By Chen Dujuan (Global Times)

08:21, March 11, 2013

China unveiled a plan Sunday to restructure its National Energy Administration (NEA) to improve the administrative and supervisory system of the energy sector, with stated goals of promoting the development and reform of the sector and enhancing energy supervision and management.

The new NEA will incorporate the functions of the current State Electricity Regulatory Commission (SERC), and the SERC will be shut down, according to a report on the institutional reform of the State Council delivered to the annual session of the National People's Congress.

The major responsibilities of the new NEA will be supervising the energy sector, researching suggestions for energy reform, and drafting and implementing energy development strategies, plans and policies, the report said.
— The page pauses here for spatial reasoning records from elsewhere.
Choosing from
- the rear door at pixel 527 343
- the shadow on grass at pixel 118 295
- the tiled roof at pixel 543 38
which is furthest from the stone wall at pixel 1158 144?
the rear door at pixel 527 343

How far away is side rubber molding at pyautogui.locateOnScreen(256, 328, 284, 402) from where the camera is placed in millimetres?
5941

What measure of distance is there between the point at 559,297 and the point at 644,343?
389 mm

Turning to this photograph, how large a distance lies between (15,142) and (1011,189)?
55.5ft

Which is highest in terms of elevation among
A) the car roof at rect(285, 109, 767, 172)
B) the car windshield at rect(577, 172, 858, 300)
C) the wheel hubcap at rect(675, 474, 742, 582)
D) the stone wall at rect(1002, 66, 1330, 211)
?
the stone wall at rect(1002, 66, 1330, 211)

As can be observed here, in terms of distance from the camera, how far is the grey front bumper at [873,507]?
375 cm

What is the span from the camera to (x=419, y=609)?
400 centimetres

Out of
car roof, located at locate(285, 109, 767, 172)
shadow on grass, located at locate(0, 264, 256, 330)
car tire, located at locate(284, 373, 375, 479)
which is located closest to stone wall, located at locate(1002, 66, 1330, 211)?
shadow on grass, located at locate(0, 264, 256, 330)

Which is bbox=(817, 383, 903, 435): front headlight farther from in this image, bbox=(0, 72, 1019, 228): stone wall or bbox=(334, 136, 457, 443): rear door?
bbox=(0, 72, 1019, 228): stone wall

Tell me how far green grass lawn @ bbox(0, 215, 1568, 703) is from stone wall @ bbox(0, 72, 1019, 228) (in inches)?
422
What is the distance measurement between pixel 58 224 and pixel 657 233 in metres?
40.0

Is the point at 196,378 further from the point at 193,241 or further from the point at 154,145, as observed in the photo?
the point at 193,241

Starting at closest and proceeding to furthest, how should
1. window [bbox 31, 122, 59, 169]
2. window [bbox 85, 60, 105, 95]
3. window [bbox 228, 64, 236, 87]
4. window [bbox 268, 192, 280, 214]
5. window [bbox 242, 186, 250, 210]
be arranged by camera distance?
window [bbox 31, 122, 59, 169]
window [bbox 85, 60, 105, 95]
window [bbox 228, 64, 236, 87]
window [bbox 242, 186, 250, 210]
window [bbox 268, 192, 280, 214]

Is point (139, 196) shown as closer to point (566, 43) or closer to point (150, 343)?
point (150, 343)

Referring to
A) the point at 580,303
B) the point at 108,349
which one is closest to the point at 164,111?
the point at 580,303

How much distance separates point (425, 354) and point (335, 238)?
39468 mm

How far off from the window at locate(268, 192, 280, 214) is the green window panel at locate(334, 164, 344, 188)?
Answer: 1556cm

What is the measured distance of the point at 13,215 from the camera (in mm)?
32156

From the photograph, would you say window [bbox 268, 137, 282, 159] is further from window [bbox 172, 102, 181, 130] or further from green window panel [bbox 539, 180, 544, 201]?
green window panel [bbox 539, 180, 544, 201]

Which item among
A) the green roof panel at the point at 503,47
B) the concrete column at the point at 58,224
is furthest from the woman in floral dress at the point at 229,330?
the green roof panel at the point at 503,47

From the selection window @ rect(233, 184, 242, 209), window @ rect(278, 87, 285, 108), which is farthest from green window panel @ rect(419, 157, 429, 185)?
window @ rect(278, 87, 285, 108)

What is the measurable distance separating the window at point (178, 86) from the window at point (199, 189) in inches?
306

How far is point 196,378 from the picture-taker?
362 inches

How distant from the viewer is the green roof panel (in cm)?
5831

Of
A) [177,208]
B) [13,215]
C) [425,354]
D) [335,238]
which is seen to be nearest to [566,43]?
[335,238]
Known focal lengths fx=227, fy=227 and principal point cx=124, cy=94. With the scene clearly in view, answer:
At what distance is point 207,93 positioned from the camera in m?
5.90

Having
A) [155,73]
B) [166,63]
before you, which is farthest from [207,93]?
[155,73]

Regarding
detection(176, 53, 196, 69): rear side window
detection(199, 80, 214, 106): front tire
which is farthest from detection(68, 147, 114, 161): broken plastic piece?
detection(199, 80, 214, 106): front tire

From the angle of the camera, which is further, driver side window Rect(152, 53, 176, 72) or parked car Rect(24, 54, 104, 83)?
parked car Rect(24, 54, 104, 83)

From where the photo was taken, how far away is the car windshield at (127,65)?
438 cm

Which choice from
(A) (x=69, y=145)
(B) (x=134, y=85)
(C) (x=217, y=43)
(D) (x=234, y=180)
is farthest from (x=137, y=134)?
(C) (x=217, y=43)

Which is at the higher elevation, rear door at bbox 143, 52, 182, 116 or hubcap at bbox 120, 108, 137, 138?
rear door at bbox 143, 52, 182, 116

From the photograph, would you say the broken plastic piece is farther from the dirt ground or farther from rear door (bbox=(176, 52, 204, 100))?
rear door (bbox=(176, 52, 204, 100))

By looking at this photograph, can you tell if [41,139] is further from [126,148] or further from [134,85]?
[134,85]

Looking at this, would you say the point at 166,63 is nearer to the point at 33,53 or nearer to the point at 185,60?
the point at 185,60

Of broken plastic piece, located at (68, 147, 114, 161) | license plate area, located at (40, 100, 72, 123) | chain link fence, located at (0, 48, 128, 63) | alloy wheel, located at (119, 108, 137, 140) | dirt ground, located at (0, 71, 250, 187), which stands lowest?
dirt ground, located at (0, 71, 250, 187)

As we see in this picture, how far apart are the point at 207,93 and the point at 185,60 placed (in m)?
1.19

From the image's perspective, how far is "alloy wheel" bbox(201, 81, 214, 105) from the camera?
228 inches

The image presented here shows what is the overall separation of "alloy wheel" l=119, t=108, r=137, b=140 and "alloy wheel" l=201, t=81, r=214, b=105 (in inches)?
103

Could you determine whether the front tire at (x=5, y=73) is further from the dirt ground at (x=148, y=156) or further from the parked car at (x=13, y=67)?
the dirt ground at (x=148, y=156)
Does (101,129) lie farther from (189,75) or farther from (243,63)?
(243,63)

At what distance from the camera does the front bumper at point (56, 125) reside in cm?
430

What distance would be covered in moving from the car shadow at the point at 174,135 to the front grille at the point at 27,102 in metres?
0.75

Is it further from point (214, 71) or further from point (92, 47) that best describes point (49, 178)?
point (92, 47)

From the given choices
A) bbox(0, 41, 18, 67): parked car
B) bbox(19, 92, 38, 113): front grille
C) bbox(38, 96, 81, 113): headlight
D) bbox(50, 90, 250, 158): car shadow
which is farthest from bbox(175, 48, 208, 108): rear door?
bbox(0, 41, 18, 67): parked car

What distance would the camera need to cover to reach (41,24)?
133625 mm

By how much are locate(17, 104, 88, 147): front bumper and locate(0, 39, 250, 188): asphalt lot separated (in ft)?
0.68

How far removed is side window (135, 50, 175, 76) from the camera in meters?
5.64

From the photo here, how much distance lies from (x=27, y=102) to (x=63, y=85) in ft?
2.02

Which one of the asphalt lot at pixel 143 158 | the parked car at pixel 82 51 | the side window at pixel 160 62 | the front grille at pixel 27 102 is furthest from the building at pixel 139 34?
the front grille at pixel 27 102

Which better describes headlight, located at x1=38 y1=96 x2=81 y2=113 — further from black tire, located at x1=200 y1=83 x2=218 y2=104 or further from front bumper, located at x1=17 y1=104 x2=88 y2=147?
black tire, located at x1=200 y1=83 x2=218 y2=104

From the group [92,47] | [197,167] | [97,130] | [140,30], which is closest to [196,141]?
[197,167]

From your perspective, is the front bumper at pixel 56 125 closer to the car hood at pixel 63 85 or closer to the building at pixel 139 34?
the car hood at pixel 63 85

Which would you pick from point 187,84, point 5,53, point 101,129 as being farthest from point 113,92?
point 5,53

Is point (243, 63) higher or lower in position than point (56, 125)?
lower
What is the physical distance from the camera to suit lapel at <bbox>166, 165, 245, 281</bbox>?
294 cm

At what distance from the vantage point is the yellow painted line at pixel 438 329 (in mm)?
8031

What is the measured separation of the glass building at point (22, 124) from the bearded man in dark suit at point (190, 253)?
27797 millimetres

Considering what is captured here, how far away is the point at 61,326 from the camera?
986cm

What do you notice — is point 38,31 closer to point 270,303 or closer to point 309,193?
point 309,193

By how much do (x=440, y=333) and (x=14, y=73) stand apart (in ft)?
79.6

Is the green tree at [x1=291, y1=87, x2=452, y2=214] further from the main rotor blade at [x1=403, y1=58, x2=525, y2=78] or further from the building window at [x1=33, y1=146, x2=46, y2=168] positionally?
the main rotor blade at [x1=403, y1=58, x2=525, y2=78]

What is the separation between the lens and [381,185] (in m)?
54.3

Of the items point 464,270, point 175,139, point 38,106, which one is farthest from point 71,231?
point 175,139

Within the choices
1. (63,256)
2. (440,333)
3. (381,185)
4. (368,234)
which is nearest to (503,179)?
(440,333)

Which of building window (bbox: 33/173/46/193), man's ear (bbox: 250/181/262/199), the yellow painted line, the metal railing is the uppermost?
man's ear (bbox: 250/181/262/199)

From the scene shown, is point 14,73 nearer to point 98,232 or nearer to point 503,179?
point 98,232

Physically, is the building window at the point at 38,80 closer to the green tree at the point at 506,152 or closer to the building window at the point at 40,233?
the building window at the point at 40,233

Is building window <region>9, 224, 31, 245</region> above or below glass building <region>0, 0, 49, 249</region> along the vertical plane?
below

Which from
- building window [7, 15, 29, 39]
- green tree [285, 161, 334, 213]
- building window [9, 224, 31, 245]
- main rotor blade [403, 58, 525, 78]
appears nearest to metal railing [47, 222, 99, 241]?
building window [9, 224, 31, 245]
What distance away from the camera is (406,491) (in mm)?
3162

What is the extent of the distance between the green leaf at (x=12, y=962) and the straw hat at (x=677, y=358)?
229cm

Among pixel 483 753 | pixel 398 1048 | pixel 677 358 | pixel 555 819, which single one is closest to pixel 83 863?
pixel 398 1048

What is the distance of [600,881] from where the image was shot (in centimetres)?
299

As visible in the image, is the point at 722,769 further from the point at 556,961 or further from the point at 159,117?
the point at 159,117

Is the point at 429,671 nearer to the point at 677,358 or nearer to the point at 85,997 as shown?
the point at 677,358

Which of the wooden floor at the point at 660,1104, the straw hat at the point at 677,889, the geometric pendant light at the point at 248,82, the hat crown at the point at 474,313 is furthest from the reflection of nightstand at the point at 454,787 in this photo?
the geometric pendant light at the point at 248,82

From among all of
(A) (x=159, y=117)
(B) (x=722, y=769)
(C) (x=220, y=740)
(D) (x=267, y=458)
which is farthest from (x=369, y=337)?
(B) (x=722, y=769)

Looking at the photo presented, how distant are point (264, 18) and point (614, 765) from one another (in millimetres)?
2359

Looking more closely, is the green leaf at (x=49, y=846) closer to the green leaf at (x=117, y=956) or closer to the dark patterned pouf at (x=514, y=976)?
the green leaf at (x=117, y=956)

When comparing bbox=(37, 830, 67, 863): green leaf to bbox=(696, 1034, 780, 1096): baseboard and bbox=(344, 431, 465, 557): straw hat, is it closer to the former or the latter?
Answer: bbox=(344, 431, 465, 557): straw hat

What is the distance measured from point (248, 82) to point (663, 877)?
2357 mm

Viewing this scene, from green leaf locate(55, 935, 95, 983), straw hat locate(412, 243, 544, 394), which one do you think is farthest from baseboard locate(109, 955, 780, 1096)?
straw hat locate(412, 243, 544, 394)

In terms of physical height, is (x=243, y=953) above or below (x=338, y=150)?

After the reform, the new energy administration will still be under the management of the National Development and Reform Commission (NDRC), China's top economic planner and regulator, which is responsible for coordinating energy planning with the planning of national economic and social development, the report said.

A spokesperson for the State Commission Office for Public Sector Reform answered questions on the energy restructuring Sunday, saying that the supervision of electricity has been independent from the NEA, which has caused an overlap in responsibilities between the SERC and the NEA in terms of electricity reform, investment access, project approval and pricing.

Energy's importance in the national economy has been increasingly highlighted, so a powerful department is needed to enhance energy reform and adjust the structure of the energy sector, Han Xiaoping, chief information officer at energy portal china5e.com, told the Global Times Sunday.

"We need to promote the development of clean energy such as natural gas, which will definitely affect the interests of coal-related industries, and the consolidated administration will be a powerful department to carry it out," Han said.

Both the NEA and the SERC have been researching policies for energy reform, and their incorporation will combine experienced professionals to further promote reform in the sector, he noted.

It will become easier to supervise electric operations and safety when the SERC belongs to the NDRC, which is a powerful organ, but it will not bring big changes to the energy sector, Lin Boqiang, director of the Center for Energy Economics Research at Xiamen University, told the Global Times Sunday.

Lin also expressed his concerns over the future of electricity market reform.

"The SERC has enthusiasm for reform, and its establishment showed the country's ambition for and confidence in the reform of the electricity sector, but after it is dissolved, the prospect for reform will be unclear. It might mean that the country now thinks differently about energy reform," he said.